Amara Koné habite dans cette localité avec son frère ainé et sa famille. « Autrefois, mon grand frère était le seul qui venait dans le jardin après le décès de notre père. J’ai remarqué que c’est un travail pénible pour une seule personne. Nous avons hérité de ces espaces de notre défunt père qui pratiquait le jardinage bien avant que nous ne soyons de ce monde. À travers le jardinage, nous arrivons à nous nourrir », souligne Amara Koné. Dans ce jardin de plus de deux ha, Amara et son frère possèdent deux machines de pompage, installées dans des puits à grand diamètre pour faciliter l’arrosage des plantations. L’utilisation de ces machines peut souvent coûter plus de 5 à 6 litres d’essence par jour. Concernant les difficultés, il a souligné le manque d’eau qui survient généralement en saison sèche. Il a aussi signalé la mauvaise qualité de certaines semences qui n’arrivent pas à germer. Notre interlocuteur se rappelle récemment, d’une énorme perte qu’ils ont subie à cause de l’utilisation d’une mauvaise qualité de semence de carotte qui a coûté plus de 150.000 Fcfa.
Un peu plus loin, dans le même alignement, nous sommes dans le jardin de la famille Sangaré. Cette famille détient plus de 5 ha. Selon le patriarche de la famille, Moussa Sangaré, bien avant l’aménagement de l’aéroport, ces terres étaient exploitées par leur défunt père.

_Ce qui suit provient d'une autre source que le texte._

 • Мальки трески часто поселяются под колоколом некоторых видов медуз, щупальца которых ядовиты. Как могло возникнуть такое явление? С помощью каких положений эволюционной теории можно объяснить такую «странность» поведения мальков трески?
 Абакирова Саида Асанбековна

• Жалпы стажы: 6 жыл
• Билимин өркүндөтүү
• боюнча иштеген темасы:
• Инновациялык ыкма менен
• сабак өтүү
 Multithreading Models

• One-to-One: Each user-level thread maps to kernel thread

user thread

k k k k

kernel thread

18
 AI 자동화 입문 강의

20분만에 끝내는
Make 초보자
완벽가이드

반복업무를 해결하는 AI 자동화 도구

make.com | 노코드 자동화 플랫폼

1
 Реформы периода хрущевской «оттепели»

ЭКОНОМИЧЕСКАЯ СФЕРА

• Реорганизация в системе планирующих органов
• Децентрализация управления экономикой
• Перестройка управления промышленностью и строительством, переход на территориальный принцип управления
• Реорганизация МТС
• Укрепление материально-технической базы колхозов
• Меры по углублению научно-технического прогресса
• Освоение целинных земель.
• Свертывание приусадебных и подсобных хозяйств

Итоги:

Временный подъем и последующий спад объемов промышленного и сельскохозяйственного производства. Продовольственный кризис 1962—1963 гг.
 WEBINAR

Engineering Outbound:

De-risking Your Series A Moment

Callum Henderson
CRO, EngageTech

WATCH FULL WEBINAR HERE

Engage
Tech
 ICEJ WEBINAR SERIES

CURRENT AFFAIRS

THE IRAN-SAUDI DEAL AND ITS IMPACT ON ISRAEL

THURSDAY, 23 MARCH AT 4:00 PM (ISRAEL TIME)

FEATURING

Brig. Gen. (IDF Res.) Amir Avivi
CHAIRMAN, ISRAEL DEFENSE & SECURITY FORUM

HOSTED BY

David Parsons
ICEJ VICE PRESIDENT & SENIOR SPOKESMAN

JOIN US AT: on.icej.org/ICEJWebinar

Pour lui, le jardinage est un travail de tous les jours, qui demande beaucoup d’efforts d’entretien des plantes. Cependant, il ajoute que les efforts sont rentabilisés une fois que les plantations arrivent à maturité. « Quand la récolte commence on peut vendre entre 100.000 à 175.000 Fcfa par jour», estime Moussa Sangaré. Il explique que la majorité de la clientèle est composée des femmes. Tout comme, le précèdent interlocuteur, Moussa Sangaré évoque également la problématique d’eau qui fait qu’en général les activités tournent au ralenti après l’hivernage.
En ce qui concerne l’entretien des plantations, il explique utiliser généralement du fumier organique extrait des parcs à bétail qu’il achète à 1.500 Fcfa le chargement de charrette. Pour lui, contrairement aux engrais chimiques, dont le sac coûte 19.500 Fcfa, le fumier organique renforce le sous-sol.